## Problem requirements
Repeat the rows below word for word, beginning with the line that contains "this 1344×896 image." and continuing through the line that contains "crack in concrete [1182, 730, 1338, 896]", including both of those lines.

--- Start of Material provided ---

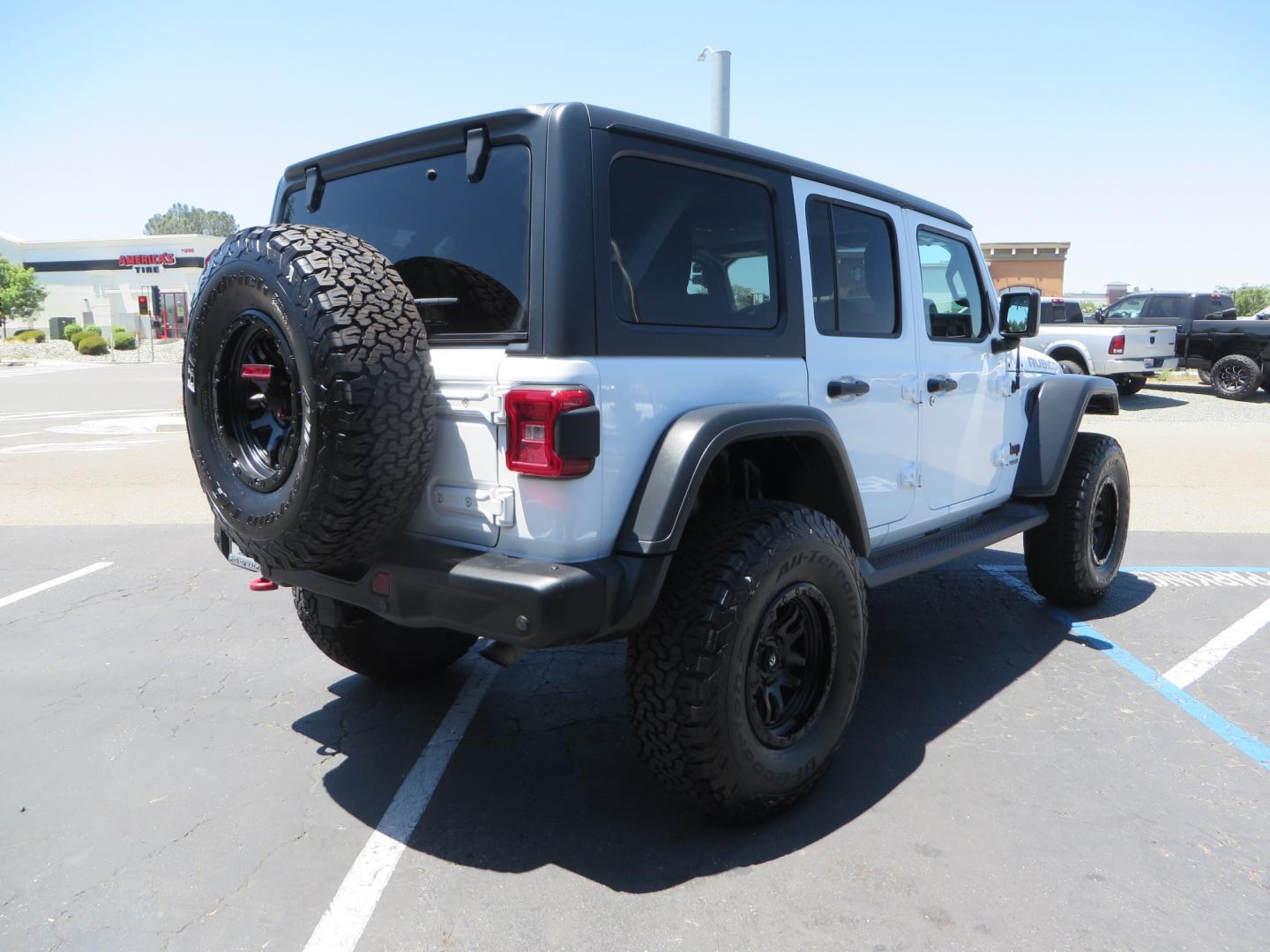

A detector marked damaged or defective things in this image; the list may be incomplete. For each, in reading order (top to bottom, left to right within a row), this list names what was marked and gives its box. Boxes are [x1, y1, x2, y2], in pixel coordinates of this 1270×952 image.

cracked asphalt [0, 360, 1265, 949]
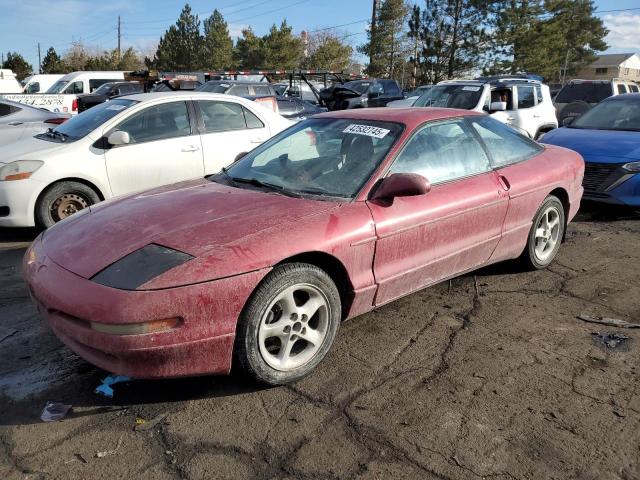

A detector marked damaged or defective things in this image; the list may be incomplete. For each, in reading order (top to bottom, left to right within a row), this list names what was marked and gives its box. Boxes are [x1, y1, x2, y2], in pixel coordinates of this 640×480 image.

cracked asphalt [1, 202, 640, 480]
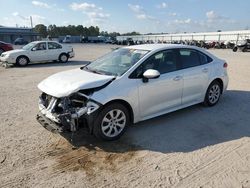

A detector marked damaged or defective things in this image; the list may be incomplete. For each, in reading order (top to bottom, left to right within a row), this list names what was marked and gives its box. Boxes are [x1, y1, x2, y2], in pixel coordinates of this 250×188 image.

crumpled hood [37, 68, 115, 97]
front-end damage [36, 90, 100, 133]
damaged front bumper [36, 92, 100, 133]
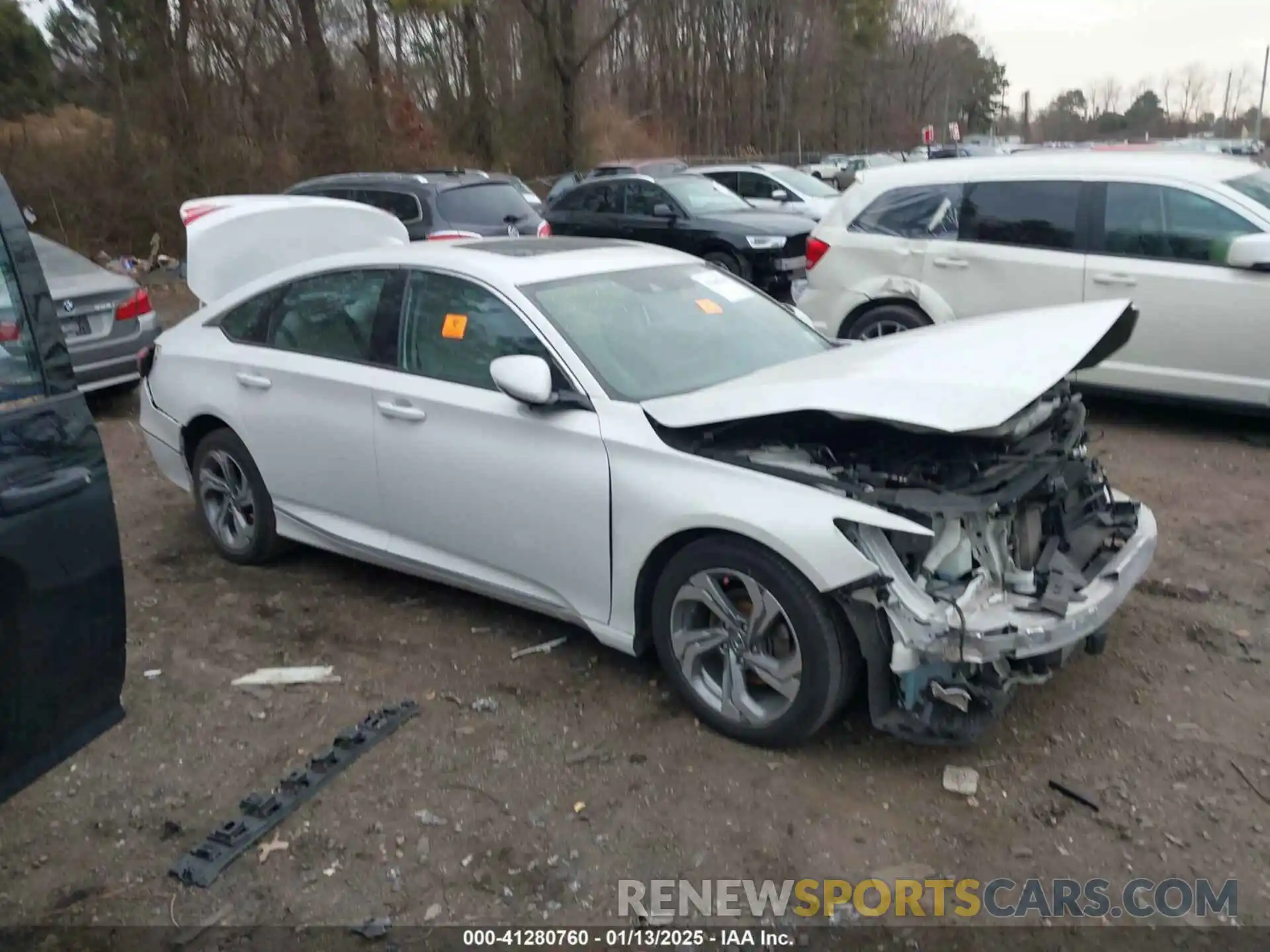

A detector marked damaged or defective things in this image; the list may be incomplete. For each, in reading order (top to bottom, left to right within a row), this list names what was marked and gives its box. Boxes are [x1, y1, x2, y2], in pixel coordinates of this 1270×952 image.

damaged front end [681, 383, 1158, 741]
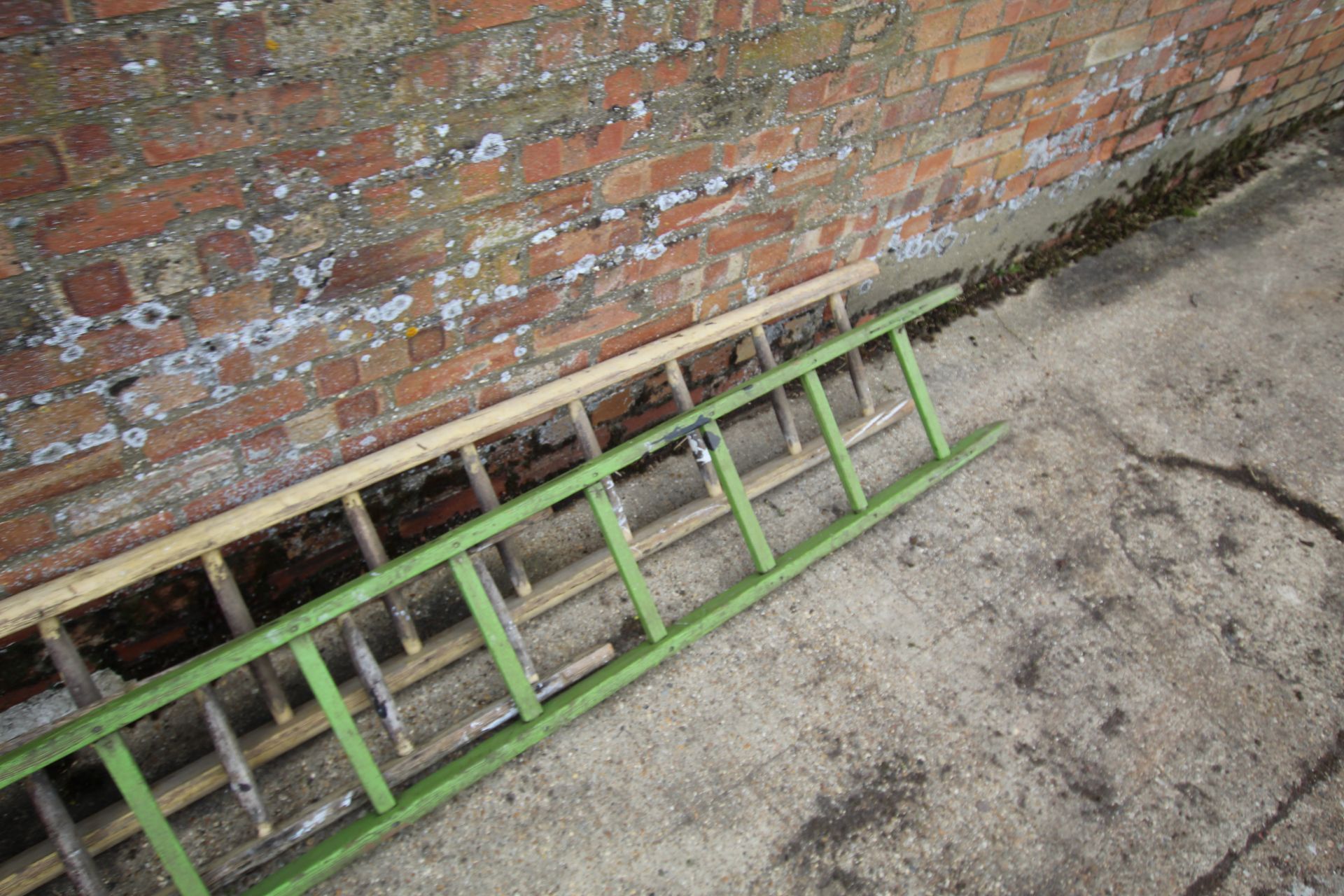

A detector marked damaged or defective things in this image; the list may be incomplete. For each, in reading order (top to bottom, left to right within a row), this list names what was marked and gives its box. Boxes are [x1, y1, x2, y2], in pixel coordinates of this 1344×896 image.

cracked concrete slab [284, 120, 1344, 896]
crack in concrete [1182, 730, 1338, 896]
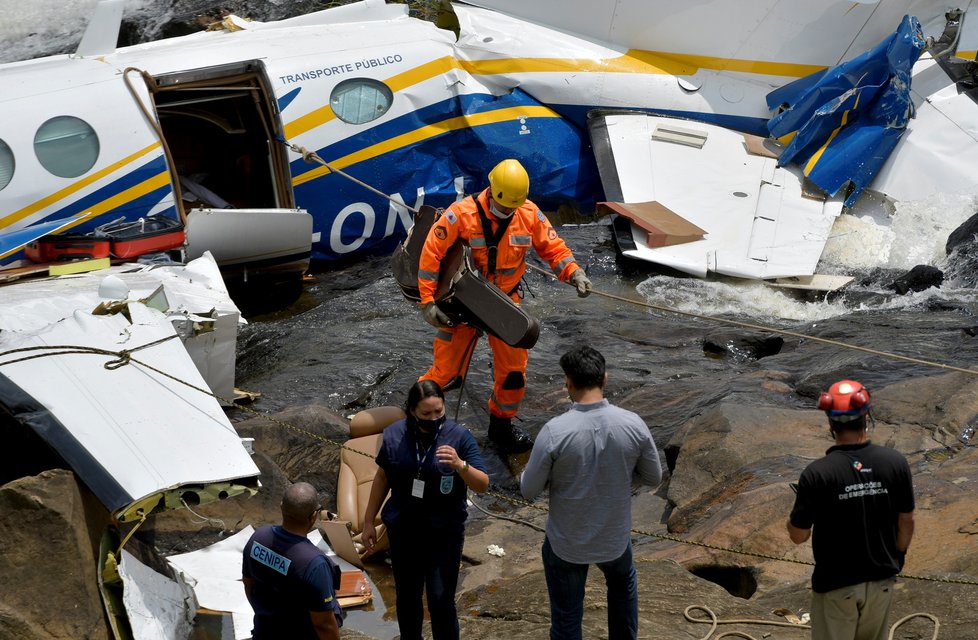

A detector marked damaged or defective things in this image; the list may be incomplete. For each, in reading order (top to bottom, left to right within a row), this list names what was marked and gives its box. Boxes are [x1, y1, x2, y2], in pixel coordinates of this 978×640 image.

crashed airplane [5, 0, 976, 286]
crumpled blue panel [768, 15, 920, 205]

--- End of Material provided ---

## Answer to this problem
A detector marked damaged or defective things in this image; the list may be incomplete. For each, in reading order (top to bottom, left to right within a row), this list names what was marked and gives its box. Boxes are [x1, y1, x2, y2], in pixel coordinates of this 1344×896 image.

cracked concrete slab [284, 120, 1344, 896]
crack in concrete [1182, 730, 1338, 896]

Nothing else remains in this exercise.